Ex-Dorchester Mass. funeral director sentenced to 3 to 5 years

A former Dorchester funeral home director was sentenced to three to five years in prison after pleading guilty Wednesday to allegations that he improperly disposed of bodies, putting them in self-storage units.
Joseph O'Donnell
Joseph V. O’Donnell was indicted last year after authorities discovered what Suffolk District Attorney Daniel F. Conley’s office alleged was a long-running scheme that sent the wrong remains to some families, left a dozen bodies in boxes and baskets, and cost others nearly $150,000 in advance burial fees that disappeared.
“Desperation led me to make terrible decisions. I never wanted any of this happen,” said O’Donnell, who wore a brown sports jacket, a blue shirt, and a tie in court Wednesday.
In addition to his prison time, O’Donnell will serve five years of probation.
O’Donnell, 57, who had previously pleaded not guilty, said he changed his plea in order to avoid trial in the case charging him with improper disposal of human remains and larceny.
“I am truly sorry,” he added.
Randolph resident April Hopkins, 47, cried outside the courtroom after O’Donnell was sentenced. She said the punishment was not harsh enough.
“What justice did we get?” she said. “He’s going to walk.”
The body of Hopkins’s son, Joshua Wright, 26, was among 12 found in a Weymouth storage locker rented by O’Donnell, the prosecution said.
Hopkins said she had asked for Wright to be cremated after he died in a car crash in Brookline in 2012. She received his ashes, she said, but she was suspicious.
“I have my son’s ashes for two years - carrying, celebrating, everything,” she said. “I kept saying, ‘I feel like this is not my son.
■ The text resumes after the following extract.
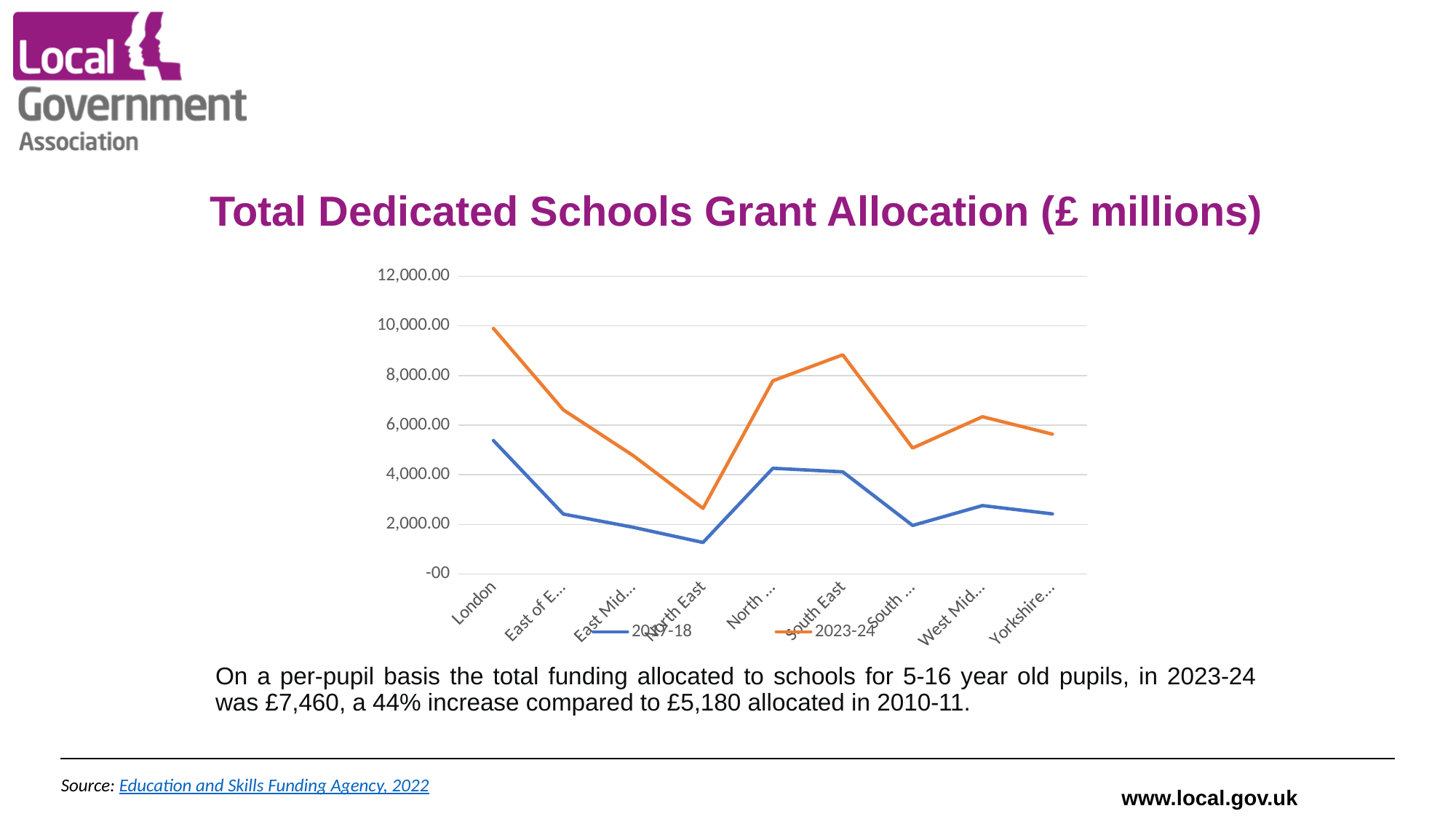
What kind of chart is shown on the slide? Line chart Is the 2023-24 value for North East greater or less than 4,000.00? less Which region has the lowest 2023-24 Dedicated Schools Grant allocation? North East Which region has the highest 2017-18 Dedicated Schools Grant allocation? London Which region has the lowest 2017-18 Dedicated Schools Grant allocation? North East Is the 2017-18 value for North East greater or less than 2,000.00? less How many regions are plotted along the x axis? 9 How many series does the legend list? 2 Is the 2023-24 value for London greater or less than 8,000.00? greater Which region has the highest 2023-24 Dedicated Schools Grant allocation? London What is the title of the chart? Total Dedicated Schools Grant Allocation (£ millions) For 2023-24, which is larger: the allocation for London or for South East? London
These ashes, I don’t want them.’”
She said O’Donnell’s actions hurt her deeply.
“That’s like killing him to me because you mistreated the body,” Hopkins said.
Her daughter, Shadawn Hopkins, 26, said she entrusted O’Donnell to cremate her baby who lived for six hours after being born prematurely in 2011.
Shadawn Hopkins said O’Donnell wrote a letter to the court asserting that she received her daughter’s ashes, but she had not received any verification of his claim.
She said she forgave O’Donnell, but that no punishment could erase what her family has endured.
“Him getting time is not going to fix what he’s done,” Shadawn Hopkins said. “You can sentence him to life, but we’re still going to deal with the pain.”
According to prosecutors, O’Donnell once operated a funeral home on Neponset Avenue in Dorchester, but it was eventually closed and the building entered foreclosure, officials have said.
O’Donnell’s funeral director’s license expired, but he still handled 201 funerals since 2008, prosecutors said.
Prosecutors also alleged that eight different times O’Donnell provided the cremated remains of someone unknown to the families falsely claiming that they were from their loved ones.
He also allegedly stole $150,000 in funeral deposits from clients, according to prosecutors.